* _To do_: Restate the records that follow word for word; no pictures should appear.

* _Records for this task_:
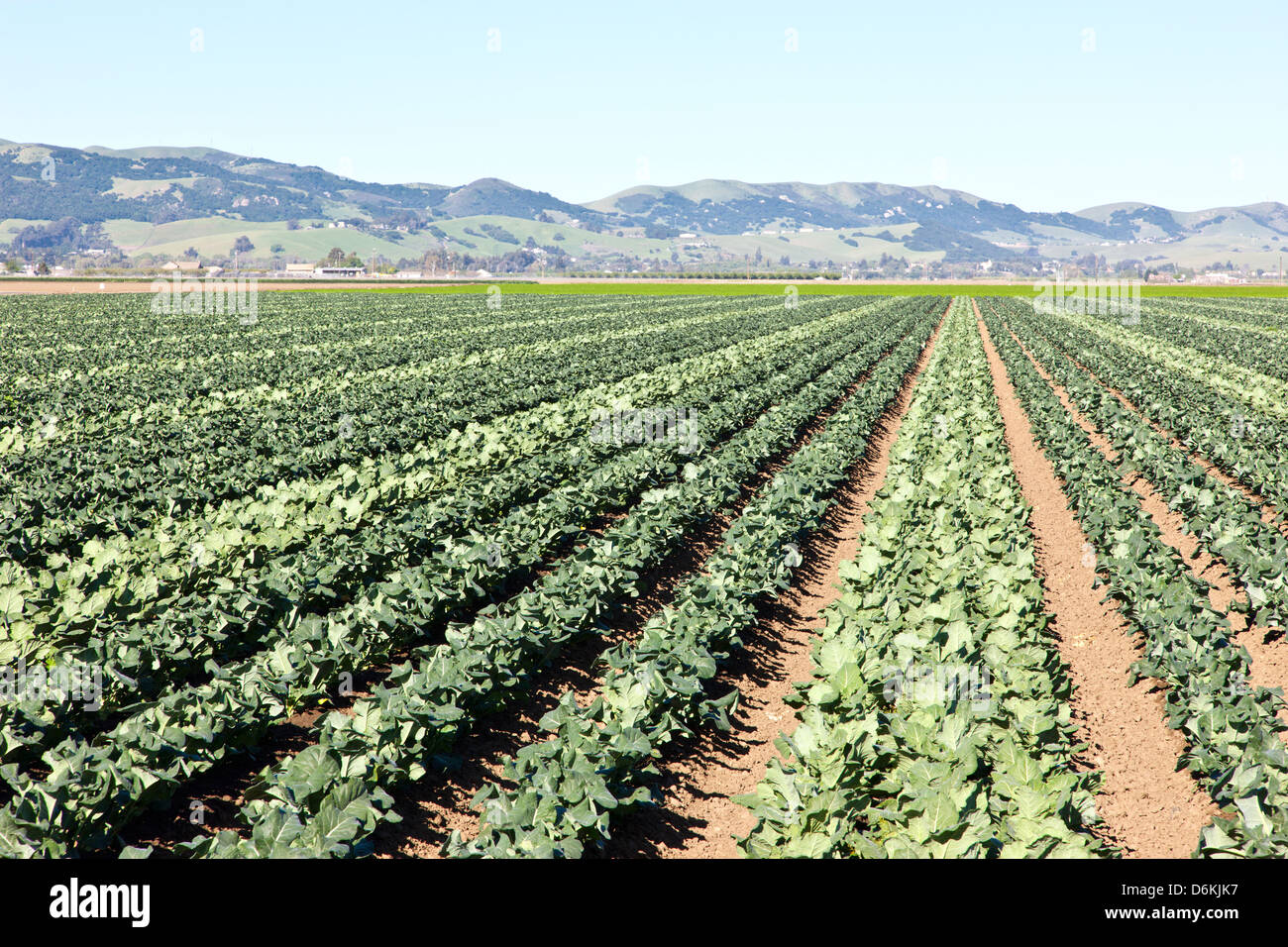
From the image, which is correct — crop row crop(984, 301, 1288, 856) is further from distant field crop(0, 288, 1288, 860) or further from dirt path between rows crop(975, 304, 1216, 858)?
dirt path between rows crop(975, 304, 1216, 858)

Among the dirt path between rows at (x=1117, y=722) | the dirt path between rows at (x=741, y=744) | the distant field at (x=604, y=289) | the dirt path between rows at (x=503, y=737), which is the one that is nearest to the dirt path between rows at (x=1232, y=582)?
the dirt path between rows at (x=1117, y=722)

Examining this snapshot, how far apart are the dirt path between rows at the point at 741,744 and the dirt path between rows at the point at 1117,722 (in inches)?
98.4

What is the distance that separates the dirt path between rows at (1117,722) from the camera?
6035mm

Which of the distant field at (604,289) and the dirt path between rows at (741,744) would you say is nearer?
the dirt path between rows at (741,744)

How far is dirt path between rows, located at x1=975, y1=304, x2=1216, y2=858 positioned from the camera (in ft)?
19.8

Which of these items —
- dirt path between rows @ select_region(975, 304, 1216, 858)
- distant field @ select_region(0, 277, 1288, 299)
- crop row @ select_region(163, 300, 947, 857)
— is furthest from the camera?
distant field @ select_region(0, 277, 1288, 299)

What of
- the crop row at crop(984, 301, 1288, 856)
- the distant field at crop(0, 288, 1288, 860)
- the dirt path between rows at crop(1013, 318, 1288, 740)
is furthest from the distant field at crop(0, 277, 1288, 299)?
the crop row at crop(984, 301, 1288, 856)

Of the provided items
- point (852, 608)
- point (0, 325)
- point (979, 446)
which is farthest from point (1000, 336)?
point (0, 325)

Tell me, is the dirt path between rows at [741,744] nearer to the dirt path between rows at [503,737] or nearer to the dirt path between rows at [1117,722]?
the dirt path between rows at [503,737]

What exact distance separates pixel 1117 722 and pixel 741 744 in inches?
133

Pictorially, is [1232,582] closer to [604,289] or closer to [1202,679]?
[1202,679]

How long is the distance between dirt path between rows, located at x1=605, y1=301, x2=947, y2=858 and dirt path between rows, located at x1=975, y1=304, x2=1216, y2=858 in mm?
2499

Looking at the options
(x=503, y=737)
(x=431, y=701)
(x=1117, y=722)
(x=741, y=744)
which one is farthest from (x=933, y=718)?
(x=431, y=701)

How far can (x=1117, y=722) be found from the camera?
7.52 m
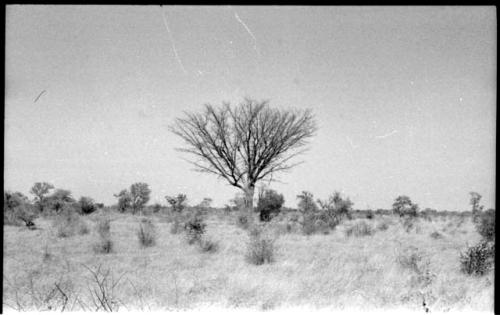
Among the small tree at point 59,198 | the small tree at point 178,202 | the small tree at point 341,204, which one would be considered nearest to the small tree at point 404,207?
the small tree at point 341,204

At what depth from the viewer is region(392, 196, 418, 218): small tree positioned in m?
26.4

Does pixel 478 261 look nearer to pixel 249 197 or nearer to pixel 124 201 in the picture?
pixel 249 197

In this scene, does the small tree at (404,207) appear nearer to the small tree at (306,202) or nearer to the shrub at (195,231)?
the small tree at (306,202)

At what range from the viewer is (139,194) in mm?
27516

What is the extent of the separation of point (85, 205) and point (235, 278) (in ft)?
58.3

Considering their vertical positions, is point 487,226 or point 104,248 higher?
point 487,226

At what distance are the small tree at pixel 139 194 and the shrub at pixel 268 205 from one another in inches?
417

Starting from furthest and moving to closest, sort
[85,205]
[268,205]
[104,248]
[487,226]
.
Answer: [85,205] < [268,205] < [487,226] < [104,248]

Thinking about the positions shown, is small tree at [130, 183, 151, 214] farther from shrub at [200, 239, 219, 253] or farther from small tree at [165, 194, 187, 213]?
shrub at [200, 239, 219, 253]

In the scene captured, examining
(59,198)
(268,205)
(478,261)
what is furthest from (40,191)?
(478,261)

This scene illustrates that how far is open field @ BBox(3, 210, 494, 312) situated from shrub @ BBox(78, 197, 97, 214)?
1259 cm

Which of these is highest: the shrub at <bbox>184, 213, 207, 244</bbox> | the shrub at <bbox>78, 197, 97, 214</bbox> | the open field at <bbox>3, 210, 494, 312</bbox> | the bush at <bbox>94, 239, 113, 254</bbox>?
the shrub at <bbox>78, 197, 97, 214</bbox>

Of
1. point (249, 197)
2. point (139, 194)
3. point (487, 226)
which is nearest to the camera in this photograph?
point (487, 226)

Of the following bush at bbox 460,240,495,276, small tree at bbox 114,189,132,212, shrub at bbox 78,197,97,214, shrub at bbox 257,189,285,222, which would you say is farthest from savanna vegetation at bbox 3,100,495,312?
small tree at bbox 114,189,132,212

* _Exercise response_:
From the image, which is correct — crop row crop(984, 301, 1288, 856) is further from distant field crop(0, 288, 1288, 860) or further from dirt path between rows crop(975, 304, 1216, 858)?
dirt path between rows crop(975, 304, 1216, 858)

Among the dirt path between rows at (x=1117, y=722) | the dirt path between rows at (x=741, y=744) | the distant field at (x=604, y=289) | the dirt path between rows at (x=503, y=737), which is the one that is nearest to the dirt path between rows at (x=1232, y=582)?
the dirt path between rows at (x=1117, y=722)

Examining this snapshot, how far apart are the dirt path between rows at the point at 741,744 and the dirt path between rows at the point at 1117,722 (in inches)?
98.4

What is the distance that separates the dirt path between rows at (1117,722) from the camera?
6035mm

Which of the distant field at (604,289) and the dirt path between rows at (741,744) would you say is nearer?
the dirt path between rows at (741,744)

How far is dirt path between rows, located at x1=975, y1=304, x2=1216, y2=858 positioned from the camera (in ft)?
19.8

Which of these items —
- dirt path between rows @ select_region(975, 304, 1216, 858)
- distant field @ select_region(0, 277, 1288, 299)
- crop row @ select_region(163, 300, 947, 857)
— is furthest from the camera?
distant field @ select_region(0, 277, 1288, 299)

What of
- the crop row at crop(984, 301, 1288, 856)
- the distant field at crop(0, 288, 1288, 860)
- the dirt path between rows at crop(1013, 318, 1288, 740)
is furthest from the distant field at crop(0, 277, 1288, 299)?
the crop row at crop(984, 301, 1288, 856)

Of the provided items
- point (852, 608)
- point (0, 325)
- point (979, 446)
which is farthest from point (1000, 336)?
point (0, 325)

Tell me, is the dirt path between rows at [741,744] nearer to the dirt path between rows at [503,737] or nearer to the dirt path between rows at [1117,722]?
the dirt path between rows at [503,737]

What exact distance separates pixel 1117 722 and pixel 741 744 in inches?
133

Pictorially, is [1232,582] closer to [604,289] or closer to [1202,679]?
[1202,679]

How long is the distance between dirt path between rows, located at x1=605, y1=301, x2=947, y2=858 and dirt path between rows, located at x1=975, y1=304, x2=1216, y2=858 in mm?
2499

Looking at the options
(x=503, y=737)
(x=431, y=701)
(x=1117, y=722)
(x=741, y=744)
which one is farthest from (x=933, y=718)?
(x=431, y=701)

How far can (x=1117, y=722) be found from the camera?
7.52 m
Among the small tree at point 59,198 | the small tree at point 178,202 | the small tree at point 341,204, which one would be considered nearest to the small tree at point 404,207?
the small tree at point 341,204

At what depth from the viewer is region(392, 196, 418, 218): small tree positioned in m?
26.4

Does pixel 478 261 look nearer to pixel 249 197 or nearer to pixel 124 201 in the picture?
pixel 249 197

In this scene, does the small tree at (404,207) appear nearer to the small tree at (306,202) or nearer to the shrub at (195,231)?
the small tree at (306,202)

At what range from the viewer is (139,194) in mm?
27516

What is the extent of the separation of point (85, 205) and point (235, 278) (in ft)?
58.3

Considering their vertical positions, is point 487,226 or point 104,248 higher?
point 487,226

At what distance are the small tree at pixel 139 194 and the shrub at pixel 268 205 from one another in inches?
417

Starting from furthest and moving to closest, sort
[85,205]
[268,205]
[104,248]
[487,226]
.
Answer: [85,205] < [268,205] < [487,226] < [104,248]

Thinking about the positions shown, is small tree at [130, 183, 151, 214] farther from shrub at [200, 239, 219, 253] or farther from small tree at [165, 194, 187, 213]?
shrub at [200, 239, 219, 253]

In the scene captured, examining
(59,198)
(268,205)
(478,261)
what is furthest from (40,191)?
(478,261)

This scene illustrates that how far is open field @ BBox(3, 210, 494, 312) situated from shrub @ BBox(78, 197, 97, 214)?
1259 cm

Which of these is highest: the shrub at <bbox>184, 213, 207, 244</bbox> | the shrub at <bbox>78, 197, 97, 214</bbox> | the open field at <bbox>3, 210, 494, 312</bbox> | the bush at <bbox>94, 239, 113, 254</bbox>?
the shrub at <bbox>78, 197, 97, 214</bbox>

Of
1. point (249, 197)
2. point (139, 194)
3. point (487, 226)
which is nearest to the camera in this photograph?
point (487, 226)

Of the following bush at bbox 460,240,495,276, small tree at bbox 114,189,132,212, shrub at bbox 78,197,97,214, shrub at bbox 257,189,285,222, which would you say is farthest from savanna vegetation at bbox 3,100,495,312?
small tree at bbox 114,189,132,212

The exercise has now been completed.